## Begin Source text

China Blinks: Ready for ‘Calm Deal’ to End Trade War as Chinese Currency Plummets
Told ya’ so. And there was never any doubt. After Trump’s latest round of retaliatory tariffs rocked Asian markets on Monday and sent the Yuan reeling, China indicated a near immediate softening of hardline stance in the 40-year trade war with the United States, indicating a desire for a “calm end,” to a war of dueling tariffs and market blockades that have had disastrously disproportionate impacts on Chinese economic fundamentals that betrayed an inability by Beijing to sustain continued scorched earth economic fisticuffs with the Trump administration. The white flag has been waved by Beijing.
Speaking from the G7 economic summit in Biarritz, President Donald Trump said candidly that “Beijing had called begging to make a deal,” after his latest round of tariffs on $550-billion in goods had sent shockwaves through the Asian market.
“I have great respect for the fact that China called and they want to make a deal,” Trump said, indicating that he had discussions with China’s Vice-Premiere, Liu He, about resuming trade talks with an eye toward a swift “calm negotiation,” to normalize trade between the world’s two economic superpowers.
Observers are cautiously hopeful that Beijing’s rising desperation to reach an agreement will at long last bear fruit, after earlier talks that seemed destined for resolution suddenly stalled after visits with Chinese officials by both Barack Obama and John Kerry, in what many saw as nothing short of sabotage to prevent an expected explosion of growth and optimism in American markets expected to be delivered by a Trump deal with Beijing that will be an unprecedented change in trade footing with the world’s largest marketplace.

## End Source text
## Begin Data lines

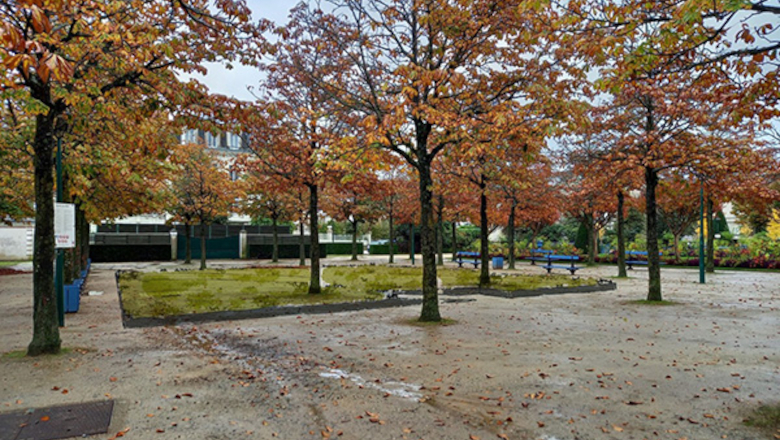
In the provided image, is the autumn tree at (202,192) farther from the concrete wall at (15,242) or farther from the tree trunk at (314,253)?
the concrete wall at (15,242)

## End Data lines

# [Written exercise]
Rewrite the paragraph of the trade war article that begins "Speaking from the G7 economic summit" as one shorter sentence that keeps its main facts.

# [Answer to the exercise]
At the G7 summit in Biarritz, President Donald Trump said that "Beijing had called begging to make a deal" after his newest tariffs on $550 billion in goods shook the Asian market.